The trial court’s holding is straightforward. Lopa owns the land; Atofau doesn’t. But while the litigation was going on, Atofau built houses on the land. What happens now? The judgment infers, but does not state, [2ASR2d47] that Atofau can remove the houses. This might have made sense when Samoan houses consisted of posts and a thatched roof. When one is dealing with modern American-style structures removal constitutes great economic waste. On the other hand a family should not be deprived of its land because someone, even acting in good faith, builds a structure upon it.
As stated earlier this situation is not unique. Sometimes a matai will give a non-family member permission to build on family land. A successor matai may rescind that permission, saying, and rightly so, the previous matai did not have authority to alienate communal land. Some equitable solution should be fashioned by the court.
Some state courts have addressed a similar problem in the field of economic waste. This usually occurs when an architect or contractor makes a mistake that would cost so much to correct that some alternative must be fashioned. County of Maricopa v. Walsh & Oberg Architects, Inc. (Ariz. App. 1972) 494 P.2d 44; Blecick v. School District No.18 (Ariz. App. 1965) 406 P.2d 750.

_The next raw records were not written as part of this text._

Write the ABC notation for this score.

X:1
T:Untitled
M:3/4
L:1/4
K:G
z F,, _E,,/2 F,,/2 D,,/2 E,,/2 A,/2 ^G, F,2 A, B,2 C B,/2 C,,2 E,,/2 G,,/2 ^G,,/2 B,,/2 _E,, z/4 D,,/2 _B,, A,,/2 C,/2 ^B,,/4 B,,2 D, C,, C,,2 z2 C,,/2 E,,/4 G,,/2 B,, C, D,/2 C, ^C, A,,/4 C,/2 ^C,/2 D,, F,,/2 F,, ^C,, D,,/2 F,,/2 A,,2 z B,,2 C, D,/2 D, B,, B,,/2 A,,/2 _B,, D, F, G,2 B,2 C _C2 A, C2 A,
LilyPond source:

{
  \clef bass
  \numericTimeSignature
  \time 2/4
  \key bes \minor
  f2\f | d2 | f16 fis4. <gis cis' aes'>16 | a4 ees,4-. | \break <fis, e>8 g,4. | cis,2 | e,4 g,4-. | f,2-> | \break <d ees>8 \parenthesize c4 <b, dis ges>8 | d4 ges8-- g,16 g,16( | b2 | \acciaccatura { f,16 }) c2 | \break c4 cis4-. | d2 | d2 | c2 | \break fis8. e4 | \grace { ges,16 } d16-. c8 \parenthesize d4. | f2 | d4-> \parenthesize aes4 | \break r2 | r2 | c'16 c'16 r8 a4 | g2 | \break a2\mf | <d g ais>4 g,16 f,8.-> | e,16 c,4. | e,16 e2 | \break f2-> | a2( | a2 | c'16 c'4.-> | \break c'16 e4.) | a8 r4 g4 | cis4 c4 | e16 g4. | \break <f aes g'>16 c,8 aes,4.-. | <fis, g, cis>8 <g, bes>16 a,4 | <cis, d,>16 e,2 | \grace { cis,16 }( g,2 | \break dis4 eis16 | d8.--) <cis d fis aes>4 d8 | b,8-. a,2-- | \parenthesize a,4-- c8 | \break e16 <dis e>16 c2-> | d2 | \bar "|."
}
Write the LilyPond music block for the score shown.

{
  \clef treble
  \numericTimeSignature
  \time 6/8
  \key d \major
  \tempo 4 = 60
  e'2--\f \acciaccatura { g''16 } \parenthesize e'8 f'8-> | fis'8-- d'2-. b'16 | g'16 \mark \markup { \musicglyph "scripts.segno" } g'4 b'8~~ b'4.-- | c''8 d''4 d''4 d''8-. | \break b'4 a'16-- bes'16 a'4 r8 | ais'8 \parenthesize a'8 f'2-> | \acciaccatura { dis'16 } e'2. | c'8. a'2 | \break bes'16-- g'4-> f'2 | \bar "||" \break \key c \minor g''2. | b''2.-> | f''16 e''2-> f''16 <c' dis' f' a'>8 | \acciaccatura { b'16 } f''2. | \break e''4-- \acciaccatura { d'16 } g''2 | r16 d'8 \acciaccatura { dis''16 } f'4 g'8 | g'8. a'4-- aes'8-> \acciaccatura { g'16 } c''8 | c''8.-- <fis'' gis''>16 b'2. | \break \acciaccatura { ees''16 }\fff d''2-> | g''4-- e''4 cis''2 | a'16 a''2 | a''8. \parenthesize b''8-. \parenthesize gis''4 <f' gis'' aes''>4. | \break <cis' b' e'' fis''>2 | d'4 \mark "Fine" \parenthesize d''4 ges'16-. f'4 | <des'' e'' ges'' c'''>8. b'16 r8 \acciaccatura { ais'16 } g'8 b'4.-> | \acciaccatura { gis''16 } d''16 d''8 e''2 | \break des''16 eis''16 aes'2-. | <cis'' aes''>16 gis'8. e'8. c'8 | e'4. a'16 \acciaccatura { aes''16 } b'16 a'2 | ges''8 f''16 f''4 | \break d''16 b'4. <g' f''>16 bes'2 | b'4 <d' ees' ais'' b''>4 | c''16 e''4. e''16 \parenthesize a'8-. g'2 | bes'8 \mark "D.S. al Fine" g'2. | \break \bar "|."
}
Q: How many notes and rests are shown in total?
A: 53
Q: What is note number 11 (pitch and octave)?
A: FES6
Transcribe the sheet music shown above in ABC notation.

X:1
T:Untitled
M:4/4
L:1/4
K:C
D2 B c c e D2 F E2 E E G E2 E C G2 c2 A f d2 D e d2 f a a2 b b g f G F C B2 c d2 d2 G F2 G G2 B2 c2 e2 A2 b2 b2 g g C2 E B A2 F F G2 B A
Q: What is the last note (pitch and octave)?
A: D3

In this case a party acting in good faith at the direction of his matai has built his home and store on another family’s land. The land owner did not respond with diligence. He filed a lawsuit in 1977. It was dismissed four years later for lack of prosecution. To suggest now, as does the judgment entered, that the structures be removed makes no sense.
The judgment as entered should be vacated. The matter is remanded to the trial court to find some solution which would avoid economic waste. Suggested alternatives would be to determine the value of the land and the structures and to set a reasonable sum to compensate the land owner for the loss of his land or to compensate the builder for the loss of his structures. Any other solution which will avoid economic waste or unjust enrichment will be consistent with this decision.
*Honorable Samuel P. King, United States District Judge, District of Hawaii, sitting by designation of the Secretary of Interior.
**Honorable Walter M. Heen, Associate Justice, Intermediate Court of Appeals, State of Hawaii, sitting by designation of the Secretary of Interior.